[Captioned web image data]
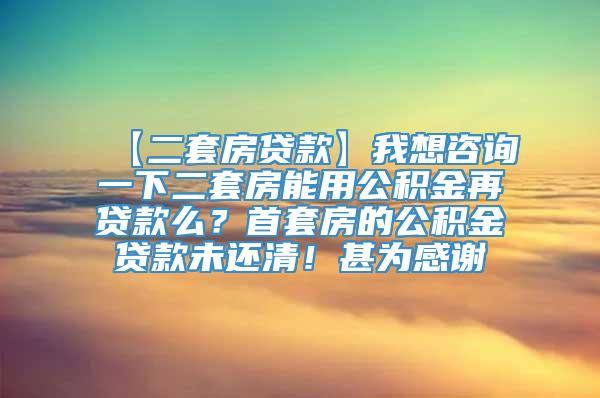 【二套房贷款】我想咨询一下二套房能用公积金再贷款么？首套房的公积金贷款未还清！甚为感谢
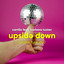 Upside Down feat. Barbara Tucker - Plastik Funk Club Mix
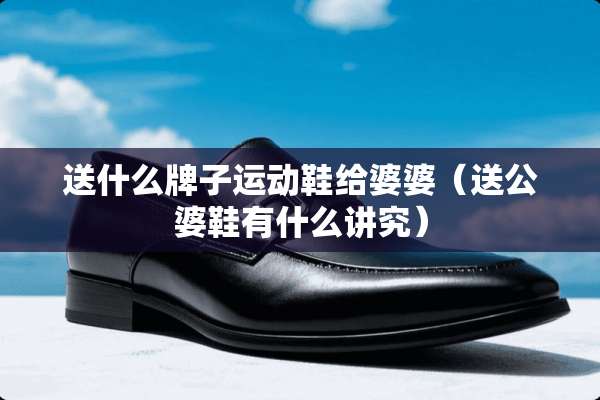 送什么牌子运动鞋给婆婆（送公婆鞋有什么讲究）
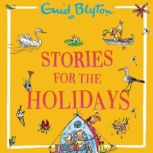Stories for the Holidays, Enid Blyton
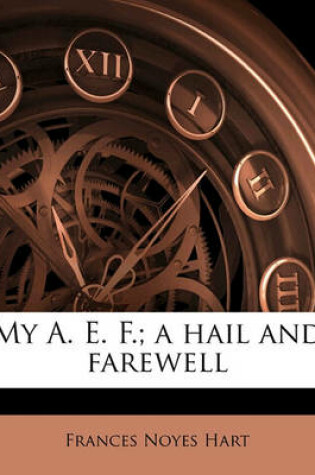 Cover of My A. E. F.; A Hail and Farewell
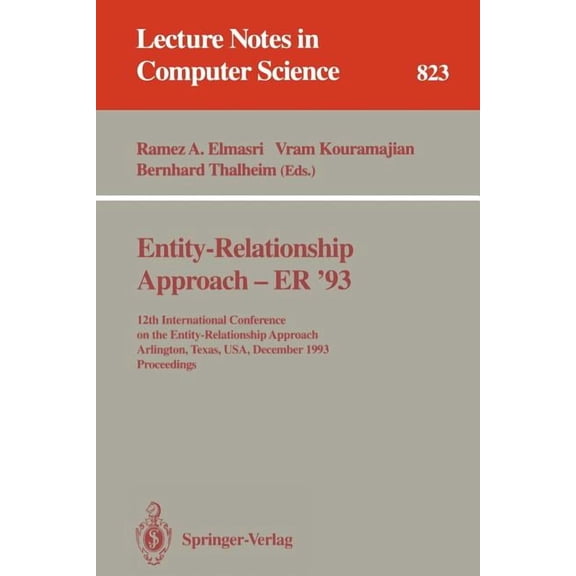 Lecture Notes in Computer Science Entity-Relationship Approach - Er '93: 12th International Conference on the Entity-Relationship Approach, Arlington, Tex, Book 823, (Paperback)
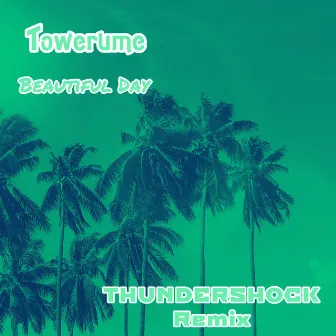 Beautiful Day (Thundershock Remix) by Towerume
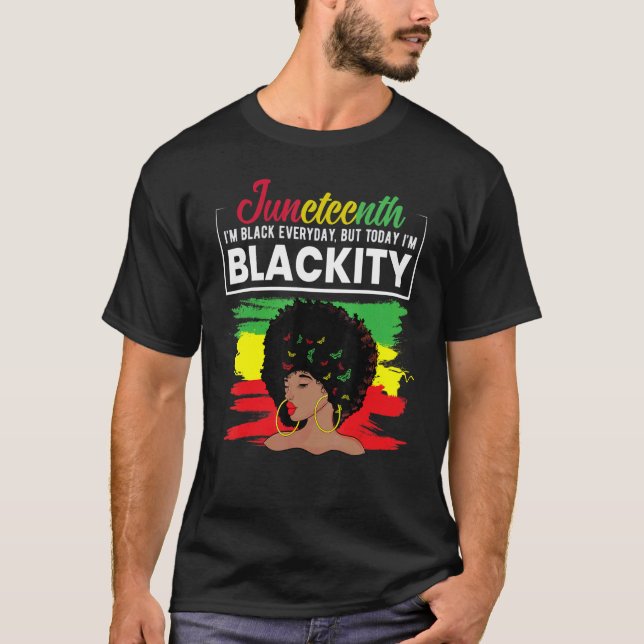 Camiseta I'm Black Everyday Today I'm Blackity Women Black  (Frente)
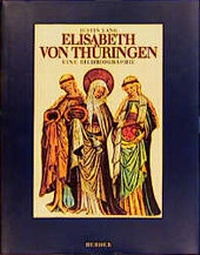 Enlarge image Cover: Elisabeth von Thüringen - Verlag Herder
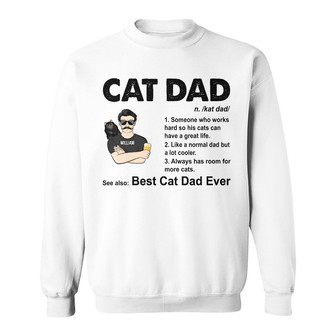 Cat Dad Always Has Room For More Cats Custom Sweatshirt - Gift - Thegiftio UK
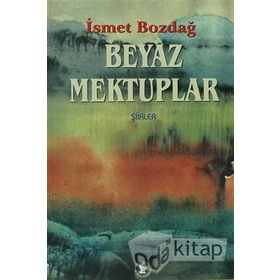 Beyaz Mektuplar - İsmet Bozdağ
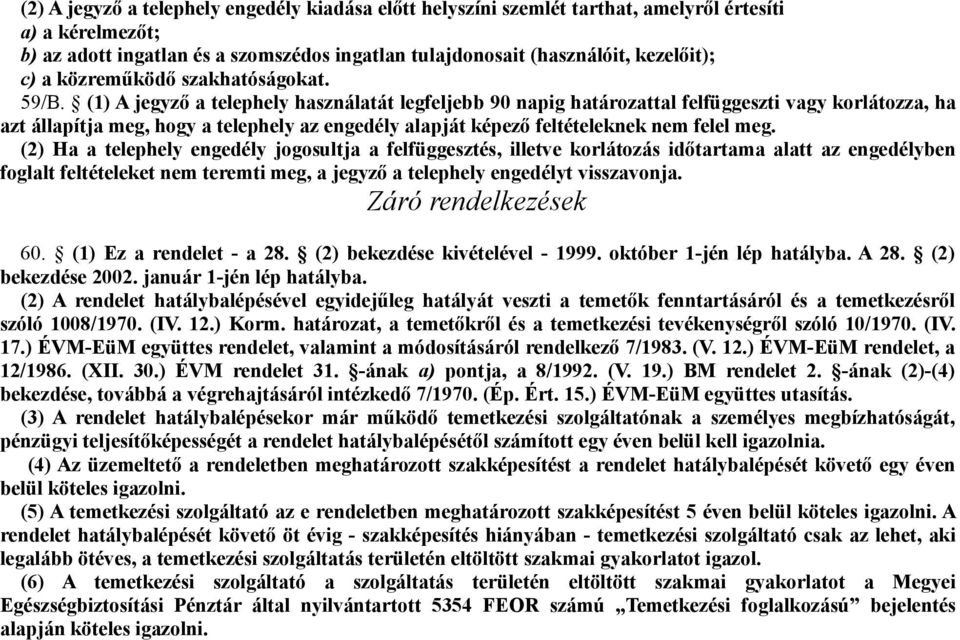 (1) A jegyző a telephely használatát legfeljebb 90 napig határozattal felfüggeszti vagy korlátozza, ha azt állapítja meg, hogy a telephely az engedély alapját képező feltételeknek nem felel meg.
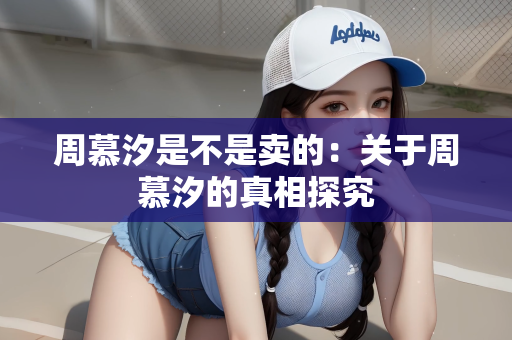 周慕汐是不是卖的：关于周慕汐的真相探究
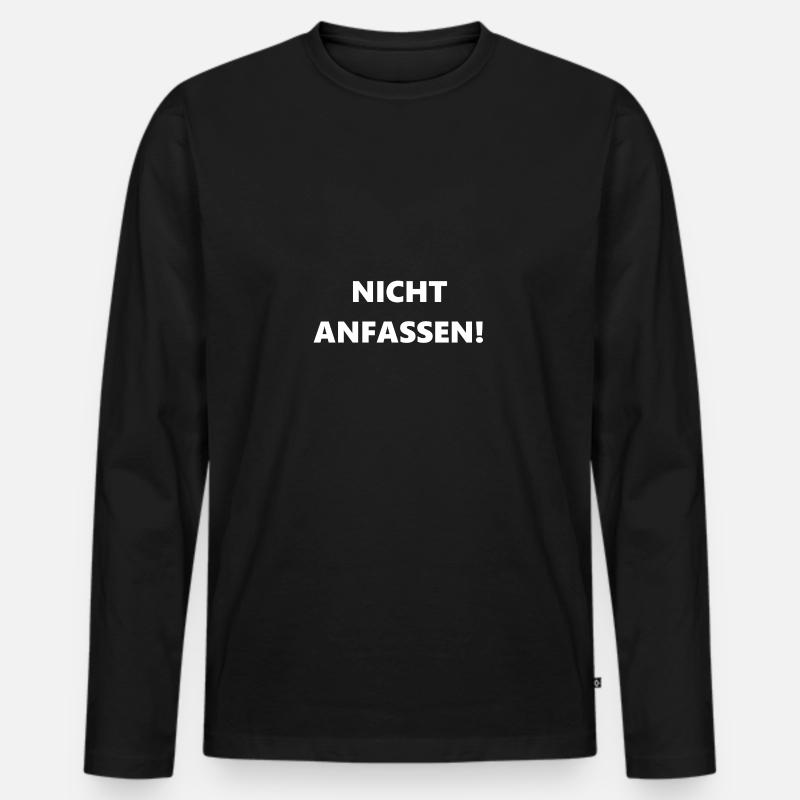 Nicht anfassen! - Männer Premium Bio Langarmshirt - Schwarz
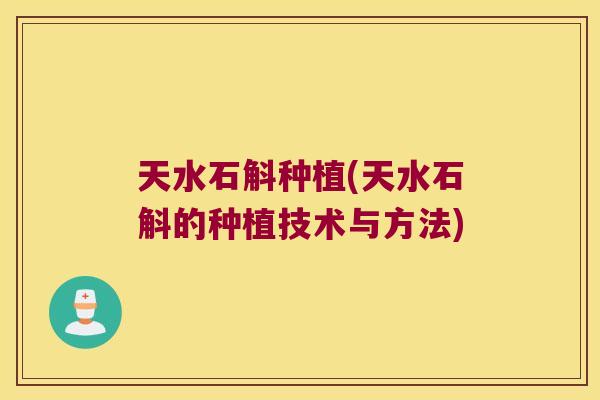 天水石斛种植(天水石斛的种植技术与方法)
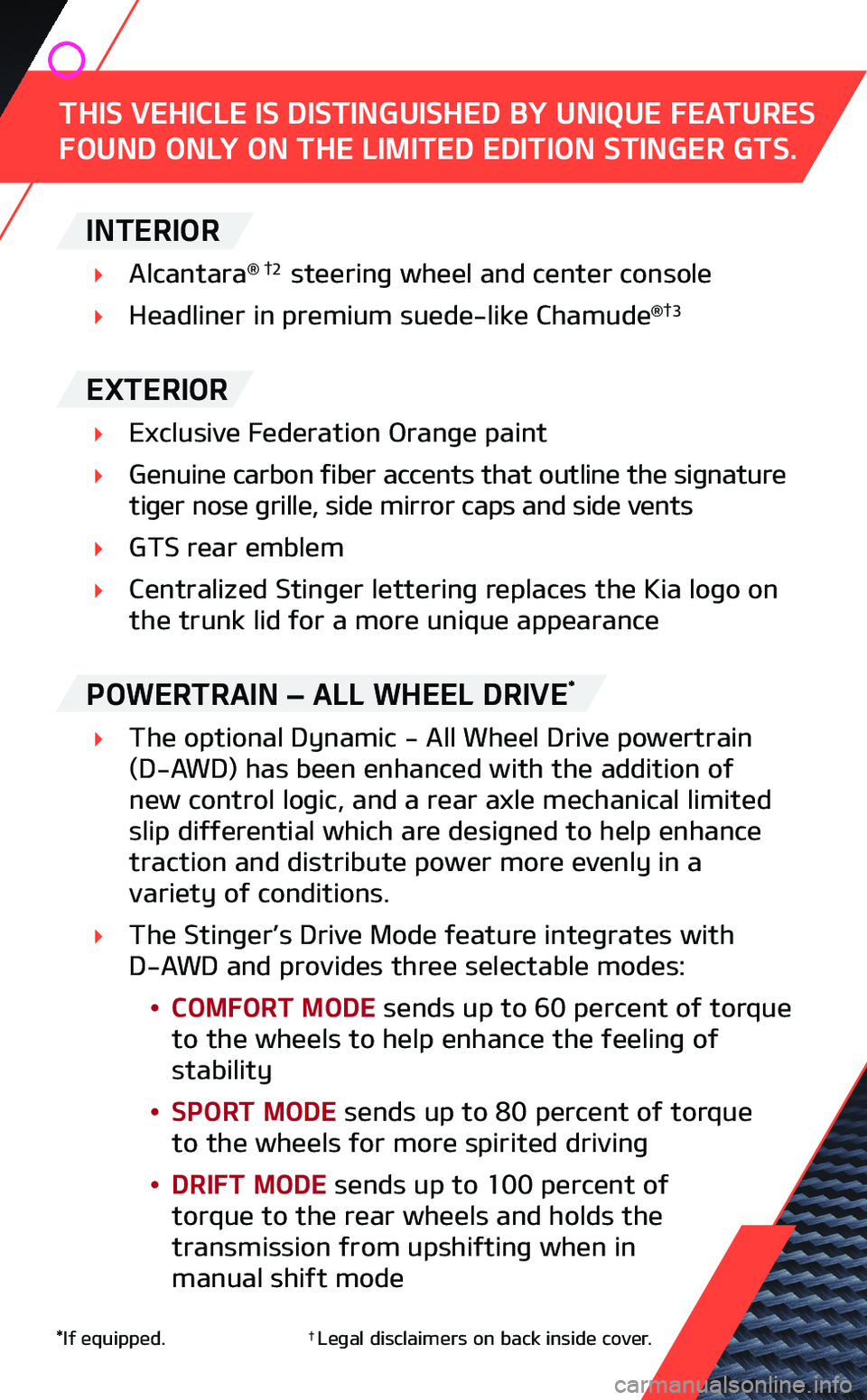 KIA STINGER 2019  Performance Features THIS VEHICLE IS DISTINGUISHED BY UNIQUE FEATURES FOUND ONLY ON THE LIMITED EDITION STINGER GTS.
POWERTRAIN – ALL WHEEL DRIVE*
4 The optional Dynamic - All Wheel Drive powertrain (D-AWD) has been enh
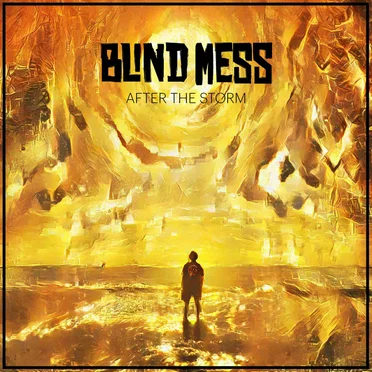 After The Storm by Blind Mess - album cover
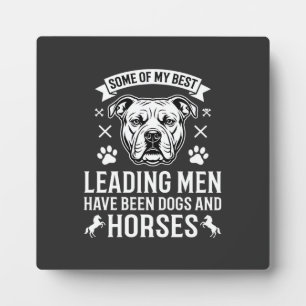 Dogs And Horses Leading Men Plaque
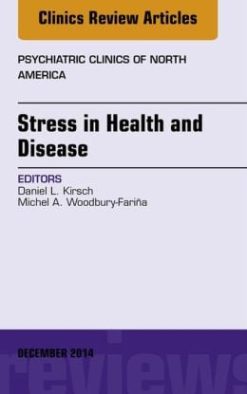 Stress in Health and Disease, An Issue of Psychiatric Clinics of North America (Original PDF from Publisher)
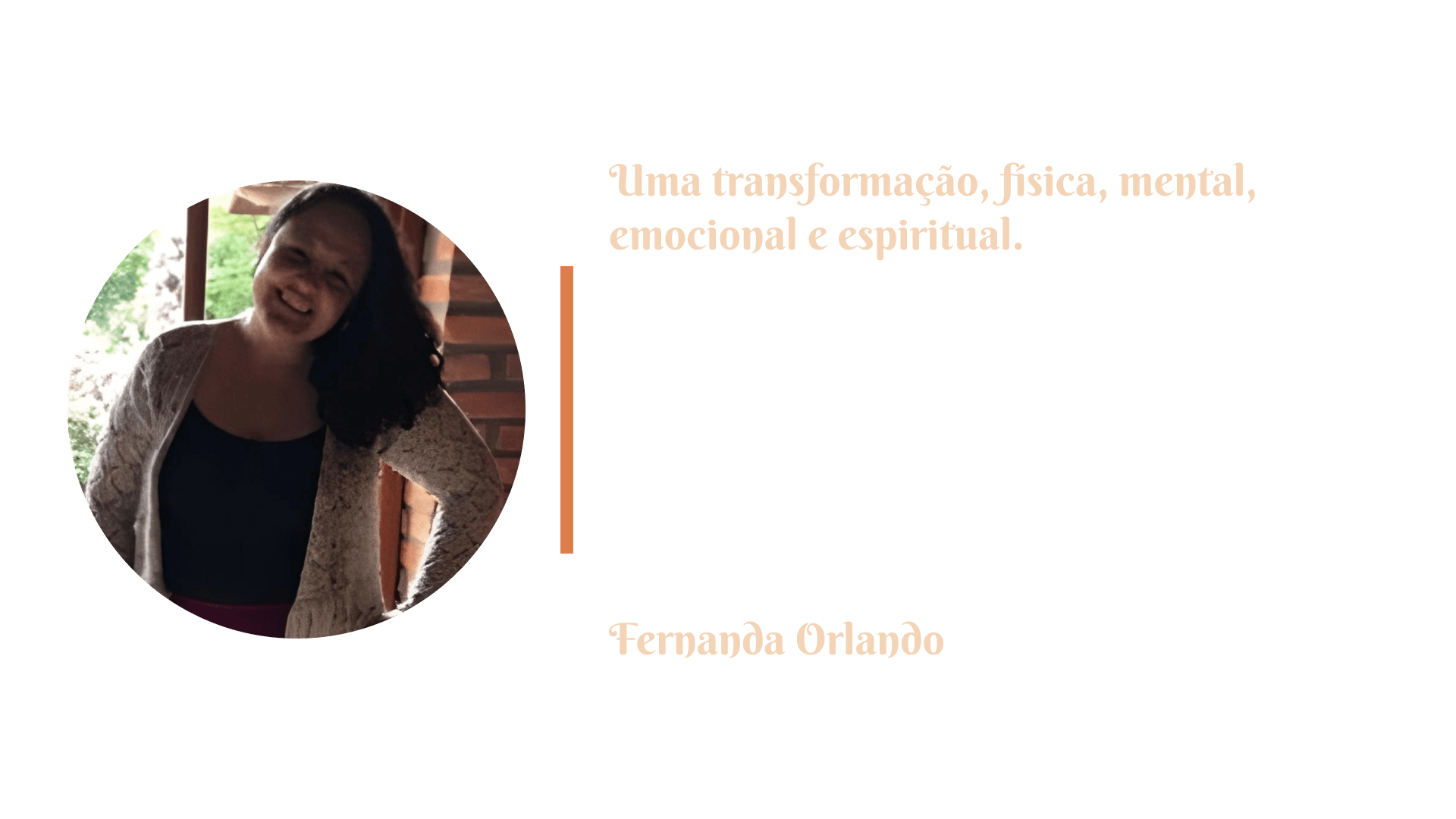 Depoimento Fernanda Orlando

WHAT YOU SHOULD DO: Beginning with the line containing "POWERTRAIN – ALL WHEEL DRIVE*" and ending with the last line of the data above, repeat each line exactly. Include no pictures and no other lines.

SOLUTION TO THIS EXERCISE:
POWERTRAIN – ALL WHEEL DRIVE*
4 The optional Dynamic - All Wheel Drive powertrain (D-AWD) has been enh
 After The Storm by Blind Mess - album cover
 Dogs And Horses Leading Men Plaque
 Stress in Health and Disease, An Issue of Psychiatric Clinics of North America (Original PDF from Publisher)
 Depoimento Fernanda Orlando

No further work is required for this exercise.